Abbaye en 3D

Je  chargeais laborieusement sur mon ordinateur le site en 3D  d’une abbaye qui depuis le XIIe siècle avait connu maints bouleversements liés aux différents ordres religieux qui s’étaient succédé. La Révolution en avait fait une prison, vite transformée en entrepôt. Délaissée, elle fut dépecée, rachetée, réhabilitée, restaurée. Désormais, elle accueille des artistes résidents spécialisés en images de synthèse et animations diverses qui proposent une visite virtuelle du lieu.

Souhaitant contempler de beaux volumes, détailler des sculptures, entendre des chants grégoriens, je cliquai sur le plan d’ensemble en divers points : sans résultat. Finalement, je réussis – j’ignore comment- à pénétrer dans le transept de l’église. Un zoom me propulsa sur l’autel où un prêtre présentait l’hostie à une nef vide. Lors de l’élévation, il convient de se mettre debout mais il était exclu que je me lève devant un ordinateur qui, trop souvent, réduit en charpie ma patience. Alors que je méditais, l’officiant disparut dans des volutes d’encens généreusement répandues. Je toussais, tant la fumée était épaisse. Pour échapper à la suffocation, je cliquai sur une porte au fond de l’abside.

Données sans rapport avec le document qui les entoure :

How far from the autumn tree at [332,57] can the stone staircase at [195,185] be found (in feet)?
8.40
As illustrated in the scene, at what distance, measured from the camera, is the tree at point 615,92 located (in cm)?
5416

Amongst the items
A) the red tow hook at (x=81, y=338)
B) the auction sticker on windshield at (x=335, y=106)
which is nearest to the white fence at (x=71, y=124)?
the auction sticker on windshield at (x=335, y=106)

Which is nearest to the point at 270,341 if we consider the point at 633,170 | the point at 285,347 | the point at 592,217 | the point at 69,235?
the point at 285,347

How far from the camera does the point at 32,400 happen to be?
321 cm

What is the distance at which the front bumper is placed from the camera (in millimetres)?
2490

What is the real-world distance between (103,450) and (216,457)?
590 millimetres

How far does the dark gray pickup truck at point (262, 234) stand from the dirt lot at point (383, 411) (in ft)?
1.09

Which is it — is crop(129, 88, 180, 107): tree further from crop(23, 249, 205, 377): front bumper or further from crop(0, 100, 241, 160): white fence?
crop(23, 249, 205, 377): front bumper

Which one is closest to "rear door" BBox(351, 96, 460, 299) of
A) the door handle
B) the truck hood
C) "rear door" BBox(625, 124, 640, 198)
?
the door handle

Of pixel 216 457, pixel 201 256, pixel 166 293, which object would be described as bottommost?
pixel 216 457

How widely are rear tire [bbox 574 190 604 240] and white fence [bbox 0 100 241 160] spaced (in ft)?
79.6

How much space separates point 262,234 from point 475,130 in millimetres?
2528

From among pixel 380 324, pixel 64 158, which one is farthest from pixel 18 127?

La porte pivota sur ses gonds, révélant un jardin à l’abandon. L’air y était frais. Sur le sol, un râteau rouillé aux dents cassées croisait un grand peigne en bois dont j’ignore l’usage. Des escargots avaient laissé leur bave brillante sur les manches. J’y déchiffrais un message, non pas un texte mais des signes comme dans un jeu de piste : je les suivis.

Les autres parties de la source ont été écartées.